> Instructions to follow: Copy the data word for word, starting with the line that contains "In what sequence, from" and stopping after the last line of the data, with both ends included.

(begin)

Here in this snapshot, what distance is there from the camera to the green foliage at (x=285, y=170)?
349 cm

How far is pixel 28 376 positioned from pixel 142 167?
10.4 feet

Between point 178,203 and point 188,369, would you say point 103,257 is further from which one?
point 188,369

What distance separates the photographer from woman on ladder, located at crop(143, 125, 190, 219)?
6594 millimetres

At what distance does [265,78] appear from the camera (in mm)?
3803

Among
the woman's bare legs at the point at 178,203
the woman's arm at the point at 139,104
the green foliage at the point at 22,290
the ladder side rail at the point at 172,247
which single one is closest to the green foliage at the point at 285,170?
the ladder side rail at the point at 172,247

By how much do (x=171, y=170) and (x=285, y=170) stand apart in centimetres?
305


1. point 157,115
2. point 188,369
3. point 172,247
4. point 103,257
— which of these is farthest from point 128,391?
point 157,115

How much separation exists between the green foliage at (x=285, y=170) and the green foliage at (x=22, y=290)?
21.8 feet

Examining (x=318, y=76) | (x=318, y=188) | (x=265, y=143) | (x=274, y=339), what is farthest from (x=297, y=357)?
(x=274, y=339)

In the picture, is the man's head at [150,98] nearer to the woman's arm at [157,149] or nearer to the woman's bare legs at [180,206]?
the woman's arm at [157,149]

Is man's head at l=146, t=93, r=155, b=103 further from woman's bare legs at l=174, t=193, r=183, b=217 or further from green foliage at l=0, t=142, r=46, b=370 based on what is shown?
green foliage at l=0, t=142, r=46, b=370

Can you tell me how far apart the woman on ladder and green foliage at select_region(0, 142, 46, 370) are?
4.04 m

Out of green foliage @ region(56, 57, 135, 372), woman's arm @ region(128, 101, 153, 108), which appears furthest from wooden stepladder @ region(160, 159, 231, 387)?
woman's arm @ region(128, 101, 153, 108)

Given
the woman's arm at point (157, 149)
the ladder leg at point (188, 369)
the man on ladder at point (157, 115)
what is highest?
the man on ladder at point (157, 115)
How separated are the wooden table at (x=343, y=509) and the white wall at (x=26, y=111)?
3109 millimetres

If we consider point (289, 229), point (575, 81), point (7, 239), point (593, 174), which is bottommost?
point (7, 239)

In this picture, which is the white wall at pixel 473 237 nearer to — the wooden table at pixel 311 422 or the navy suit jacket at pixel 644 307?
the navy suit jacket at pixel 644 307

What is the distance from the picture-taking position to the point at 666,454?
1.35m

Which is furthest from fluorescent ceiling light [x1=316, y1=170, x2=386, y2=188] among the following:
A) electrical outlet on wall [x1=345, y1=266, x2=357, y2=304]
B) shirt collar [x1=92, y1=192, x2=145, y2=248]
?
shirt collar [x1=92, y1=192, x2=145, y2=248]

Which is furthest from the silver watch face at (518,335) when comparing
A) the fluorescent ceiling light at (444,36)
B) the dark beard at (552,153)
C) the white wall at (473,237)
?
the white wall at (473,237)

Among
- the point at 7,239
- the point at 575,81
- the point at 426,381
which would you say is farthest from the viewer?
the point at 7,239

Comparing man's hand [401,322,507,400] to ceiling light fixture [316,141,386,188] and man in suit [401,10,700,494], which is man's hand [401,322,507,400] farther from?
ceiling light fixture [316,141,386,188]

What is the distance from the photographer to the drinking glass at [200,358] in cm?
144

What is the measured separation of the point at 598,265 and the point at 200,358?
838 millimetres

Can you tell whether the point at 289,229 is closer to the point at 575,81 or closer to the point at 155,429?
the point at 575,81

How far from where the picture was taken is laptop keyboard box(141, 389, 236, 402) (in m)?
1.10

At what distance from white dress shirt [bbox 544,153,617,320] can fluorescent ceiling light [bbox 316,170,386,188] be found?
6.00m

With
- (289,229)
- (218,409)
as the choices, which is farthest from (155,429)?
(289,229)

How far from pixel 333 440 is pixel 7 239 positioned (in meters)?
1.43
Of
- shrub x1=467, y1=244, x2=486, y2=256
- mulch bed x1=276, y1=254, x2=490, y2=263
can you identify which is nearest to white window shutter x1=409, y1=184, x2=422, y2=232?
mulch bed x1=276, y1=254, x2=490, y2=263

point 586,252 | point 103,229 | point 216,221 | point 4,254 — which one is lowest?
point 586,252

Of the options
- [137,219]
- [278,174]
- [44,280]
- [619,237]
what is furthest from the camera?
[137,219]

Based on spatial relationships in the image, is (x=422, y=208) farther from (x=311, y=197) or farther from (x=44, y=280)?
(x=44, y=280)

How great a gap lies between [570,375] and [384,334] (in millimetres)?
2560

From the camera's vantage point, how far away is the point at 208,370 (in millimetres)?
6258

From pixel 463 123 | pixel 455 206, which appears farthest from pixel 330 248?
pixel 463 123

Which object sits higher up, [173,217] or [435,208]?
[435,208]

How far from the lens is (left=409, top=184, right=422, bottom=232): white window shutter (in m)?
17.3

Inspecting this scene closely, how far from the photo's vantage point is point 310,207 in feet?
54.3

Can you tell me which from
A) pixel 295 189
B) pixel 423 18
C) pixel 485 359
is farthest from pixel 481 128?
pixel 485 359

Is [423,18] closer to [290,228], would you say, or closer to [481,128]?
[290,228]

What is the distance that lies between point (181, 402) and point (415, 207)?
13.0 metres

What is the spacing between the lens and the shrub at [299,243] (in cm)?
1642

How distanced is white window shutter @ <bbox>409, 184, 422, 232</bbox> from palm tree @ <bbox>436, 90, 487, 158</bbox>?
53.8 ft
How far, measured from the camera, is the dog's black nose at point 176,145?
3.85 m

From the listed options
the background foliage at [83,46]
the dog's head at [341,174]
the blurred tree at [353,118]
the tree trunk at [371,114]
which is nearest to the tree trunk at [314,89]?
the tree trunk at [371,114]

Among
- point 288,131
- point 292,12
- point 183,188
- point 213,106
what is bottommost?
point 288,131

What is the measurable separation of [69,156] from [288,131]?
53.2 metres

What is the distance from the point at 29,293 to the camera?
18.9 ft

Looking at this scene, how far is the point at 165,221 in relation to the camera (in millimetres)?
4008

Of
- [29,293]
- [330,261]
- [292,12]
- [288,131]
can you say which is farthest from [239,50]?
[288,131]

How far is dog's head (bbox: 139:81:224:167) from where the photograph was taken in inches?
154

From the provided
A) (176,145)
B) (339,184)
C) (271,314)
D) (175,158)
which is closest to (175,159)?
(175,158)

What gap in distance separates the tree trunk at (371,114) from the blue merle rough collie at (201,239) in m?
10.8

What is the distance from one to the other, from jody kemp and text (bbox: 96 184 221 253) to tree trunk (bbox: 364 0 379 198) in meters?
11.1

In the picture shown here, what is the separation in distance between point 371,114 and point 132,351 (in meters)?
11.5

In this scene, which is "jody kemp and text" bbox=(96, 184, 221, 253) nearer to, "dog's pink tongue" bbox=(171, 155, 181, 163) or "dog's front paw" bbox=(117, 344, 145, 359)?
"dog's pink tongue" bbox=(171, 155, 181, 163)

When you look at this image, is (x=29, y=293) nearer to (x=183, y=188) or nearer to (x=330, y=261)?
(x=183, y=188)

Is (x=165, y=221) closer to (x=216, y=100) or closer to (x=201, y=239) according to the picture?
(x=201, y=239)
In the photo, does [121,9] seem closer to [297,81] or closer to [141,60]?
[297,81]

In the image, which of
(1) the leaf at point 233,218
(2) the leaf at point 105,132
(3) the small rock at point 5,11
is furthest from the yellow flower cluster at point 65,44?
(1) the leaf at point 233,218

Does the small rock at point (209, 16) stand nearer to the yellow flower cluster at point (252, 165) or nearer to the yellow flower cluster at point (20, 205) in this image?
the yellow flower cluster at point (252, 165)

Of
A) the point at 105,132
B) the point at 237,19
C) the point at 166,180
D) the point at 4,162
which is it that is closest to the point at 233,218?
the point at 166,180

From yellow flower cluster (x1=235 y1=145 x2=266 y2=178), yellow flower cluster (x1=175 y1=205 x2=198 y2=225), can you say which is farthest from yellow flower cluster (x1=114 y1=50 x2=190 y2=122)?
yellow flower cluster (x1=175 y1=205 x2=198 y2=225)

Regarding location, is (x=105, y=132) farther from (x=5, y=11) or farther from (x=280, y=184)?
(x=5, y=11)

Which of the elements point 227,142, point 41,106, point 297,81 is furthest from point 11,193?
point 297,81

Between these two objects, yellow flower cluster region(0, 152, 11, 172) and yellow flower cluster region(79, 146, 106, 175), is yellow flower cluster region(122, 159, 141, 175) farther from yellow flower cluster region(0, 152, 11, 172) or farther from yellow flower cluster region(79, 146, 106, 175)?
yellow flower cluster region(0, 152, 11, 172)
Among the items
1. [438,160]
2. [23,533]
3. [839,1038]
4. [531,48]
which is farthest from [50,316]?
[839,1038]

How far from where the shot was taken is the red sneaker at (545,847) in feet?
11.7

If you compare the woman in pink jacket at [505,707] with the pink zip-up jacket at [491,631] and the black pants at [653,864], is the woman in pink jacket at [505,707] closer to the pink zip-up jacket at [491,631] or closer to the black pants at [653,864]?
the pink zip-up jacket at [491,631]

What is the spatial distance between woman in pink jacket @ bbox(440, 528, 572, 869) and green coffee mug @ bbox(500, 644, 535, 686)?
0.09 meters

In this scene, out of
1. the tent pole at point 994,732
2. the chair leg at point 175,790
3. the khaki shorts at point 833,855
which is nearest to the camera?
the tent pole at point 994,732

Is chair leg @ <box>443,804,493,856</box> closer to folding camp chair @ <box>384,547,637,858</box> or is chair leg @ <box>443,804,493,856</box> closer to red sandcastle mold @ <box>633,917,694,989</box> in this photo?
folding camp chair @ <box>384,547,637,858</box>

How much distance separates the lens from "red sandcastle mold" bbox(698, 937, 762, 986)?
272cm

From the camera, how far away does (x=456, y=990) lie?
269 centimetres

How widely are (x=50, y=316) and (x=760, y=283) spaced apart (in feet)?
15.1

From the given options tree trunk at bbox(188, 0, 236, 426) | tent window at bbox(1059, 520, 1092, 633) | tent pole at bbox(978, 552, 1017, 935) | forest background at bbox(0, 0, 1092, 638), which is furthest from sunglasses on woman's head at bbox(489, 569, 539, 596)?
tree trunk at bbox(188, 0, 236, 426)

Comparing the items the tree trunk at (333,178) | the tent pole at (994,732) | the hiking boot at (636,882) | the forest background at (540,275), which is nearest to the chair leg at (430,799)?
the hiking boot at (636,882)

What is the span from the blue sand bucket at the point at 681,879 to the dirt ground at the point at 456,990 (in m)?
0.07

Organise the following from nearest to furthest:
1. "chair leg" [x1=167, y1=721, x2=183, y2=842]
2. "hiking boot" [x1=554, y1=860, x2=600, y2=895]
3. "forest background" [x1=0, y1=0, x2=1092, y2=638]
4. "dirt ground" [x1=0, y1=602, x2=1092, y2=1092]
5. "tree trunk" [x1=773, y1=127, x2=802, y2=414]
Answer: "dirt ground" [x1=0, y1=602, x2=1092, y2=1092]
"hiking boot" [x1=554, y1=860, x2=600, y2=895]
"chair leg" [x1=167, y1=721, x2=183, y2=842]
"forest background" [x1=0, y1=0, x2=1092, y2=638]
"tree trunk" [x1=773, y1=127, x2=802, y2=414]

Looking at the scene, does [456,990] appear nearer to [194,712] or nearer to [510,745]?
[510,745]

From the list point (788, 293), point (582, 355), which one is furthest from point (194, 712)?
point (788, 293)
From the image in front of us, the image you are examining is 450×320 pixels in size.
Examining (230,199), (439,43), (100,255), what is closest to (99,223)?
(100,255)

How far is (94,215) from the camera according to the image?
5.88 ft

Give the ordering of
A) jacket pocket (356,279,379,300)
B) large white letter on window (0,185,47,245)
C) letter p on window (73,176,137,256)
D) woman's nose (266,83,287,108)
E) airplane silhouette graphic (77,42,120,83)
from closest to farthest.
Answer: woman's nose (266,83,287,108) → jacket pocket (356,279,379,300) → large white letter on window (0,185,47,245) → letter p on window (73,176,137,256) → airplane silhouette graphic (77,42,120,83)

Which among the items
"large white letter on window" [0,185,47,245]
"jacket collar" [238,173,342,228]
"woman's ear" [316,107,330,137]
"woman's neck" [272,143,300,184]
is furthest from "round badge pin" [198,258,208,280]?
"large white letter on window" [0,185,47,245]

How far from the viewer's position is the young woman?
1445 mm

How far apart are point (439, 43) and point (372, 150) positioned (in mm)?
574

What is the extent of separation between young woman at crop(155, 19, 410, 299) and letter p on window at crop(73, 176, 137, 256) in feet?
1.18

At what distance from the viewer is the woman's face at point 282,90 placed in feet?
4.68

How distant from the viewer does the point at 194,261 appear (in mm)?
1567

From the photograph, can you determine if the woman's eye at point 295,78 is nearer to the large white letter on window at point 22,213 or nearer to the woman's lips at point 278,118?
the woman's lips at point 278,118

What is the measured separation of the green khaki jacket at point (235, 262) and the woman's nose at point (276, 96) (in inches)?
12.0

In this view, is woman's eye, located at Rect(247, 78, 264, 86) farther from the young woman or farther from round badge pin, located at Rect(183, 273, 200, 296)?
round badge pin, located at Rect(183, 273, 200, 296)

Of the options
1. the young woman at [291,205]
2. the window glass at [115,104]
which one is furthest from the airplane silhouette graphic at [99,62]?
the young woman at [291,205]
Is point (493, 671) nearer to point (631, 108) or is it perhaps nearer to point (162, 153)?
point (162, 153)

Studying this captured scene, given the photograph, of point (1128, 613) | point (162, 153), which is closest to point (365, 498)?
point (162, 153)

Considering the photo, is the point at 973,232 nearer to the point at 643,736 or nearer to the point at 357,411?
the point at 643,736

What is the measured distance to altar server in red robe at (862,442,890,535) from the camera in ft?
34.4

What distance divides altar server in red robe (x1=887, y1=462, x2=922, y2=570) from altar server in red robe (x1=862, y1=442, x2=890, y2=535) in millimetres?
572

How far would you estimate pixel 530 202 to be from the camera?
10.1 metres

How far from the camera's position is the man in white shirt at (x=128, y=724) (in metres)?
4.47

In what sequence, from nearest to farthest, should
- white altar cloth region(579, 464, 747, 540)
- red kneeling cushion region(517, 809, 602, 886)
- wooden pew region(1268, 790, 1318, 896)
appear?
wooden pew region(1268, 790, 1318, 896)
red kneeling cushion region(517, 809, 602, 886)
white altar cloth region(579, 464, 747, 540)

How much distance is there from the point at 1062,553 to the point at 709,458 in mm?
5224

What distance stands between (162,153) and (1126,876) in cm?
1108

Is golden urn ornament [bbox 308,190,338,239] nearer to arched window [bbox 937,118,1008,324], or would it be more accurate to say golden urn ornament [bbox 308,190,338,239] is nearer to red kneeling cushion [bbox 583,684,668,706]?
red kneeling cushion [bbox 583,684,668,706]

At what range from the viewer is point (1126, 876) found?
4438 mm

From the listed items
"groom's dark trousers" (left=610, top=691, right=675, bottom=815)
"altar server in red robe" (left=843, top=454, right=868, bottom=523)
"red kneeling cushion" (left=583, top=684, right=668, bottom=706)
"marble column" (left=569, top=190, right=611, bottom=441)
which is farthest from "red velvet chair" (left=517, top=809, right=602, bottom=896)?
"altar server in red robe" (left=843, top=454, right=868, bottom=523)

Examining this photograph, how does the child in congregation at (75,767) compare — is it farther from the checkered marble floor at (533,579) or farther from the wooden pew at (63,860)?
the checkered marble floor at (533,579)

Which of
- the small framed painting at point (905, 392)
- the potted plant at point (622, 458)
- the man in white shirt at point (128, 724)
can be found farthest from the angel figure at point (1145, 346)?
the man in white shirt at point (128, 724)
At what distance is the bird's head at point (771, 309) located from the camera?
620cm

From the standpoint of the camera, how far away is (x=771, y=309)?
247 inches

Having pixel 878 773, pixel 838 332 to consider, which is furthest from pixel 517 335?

(end)

> The output:
In what sequence, from nearest to farthest, should
- white altar cloth region(579, 464, 747, 540)
- red kneeling cushion region(517, 809, 602, 886)
- wooden pew region(1268, 790, 1318, 896)
appear?
wooden pew region(1268, 790, 1318, 896)
red kneeling cushion region(517, 809, 602, 886)
white altar cloth region(579, 464, 747, 540)

How much distance is there from the point at 1062,553 to the point at 709,458 in mm?
5224

What distance stands between (162,153) and (1126,876) in cm?
1108

Is golden urn ornament [bbox 308,190,338,239] nearer to arched window [bbox 937,118,1008,324], or would it be more accurate to say golden urn ornament [bbox 308,190,338,239] is nearer to red kneeling cushion [bbox 583,684,668,706]?
red kneeling cushion [bbox 583,684,668,706]

At what range from the viewer is point (1126, 876) found?
4438 mm

From the listed items
"groom's dark trousers" (left=610, top=691, right=675, bottom=815)
"altar server in red robe" (left=843, top=454, right=868, bottom=523)
"red kneeling cushion" (left=583, top=684, right=668, bottom=706)
"marble column" (left=569, top=190, right=611, bottom=441)
which is farthest from "red velvet chair" (left=517, top=809, right=602, bottom=896)?
"altar server in red robe" (left=843, top=454, right=868, bottom=523)

Examining this photograph, how does the child in congregation at (75,767) compare — is it farther from the checkered marble floor at (533,579) or farther from the wooden pew at (63,860)?
the checkered marble floor at (533,579)

Which of
- the small framed painting at point (905, 392)
- the potted plant at point (622, 458)
- the man in white shirt at point (128, 724)
can be found farthest from the angel figure at point (1145, 346)?
the man in white shirt at point (128, 724)
At what distance is the bird's head at point (771, 309) located from the camera?
620cm

From the standpoint of the camera, how far away is (x=771, y=309)?
247 inches

Having pixel 878 773, pixel 838 332 to consider, which is furthest from pixel 517 335?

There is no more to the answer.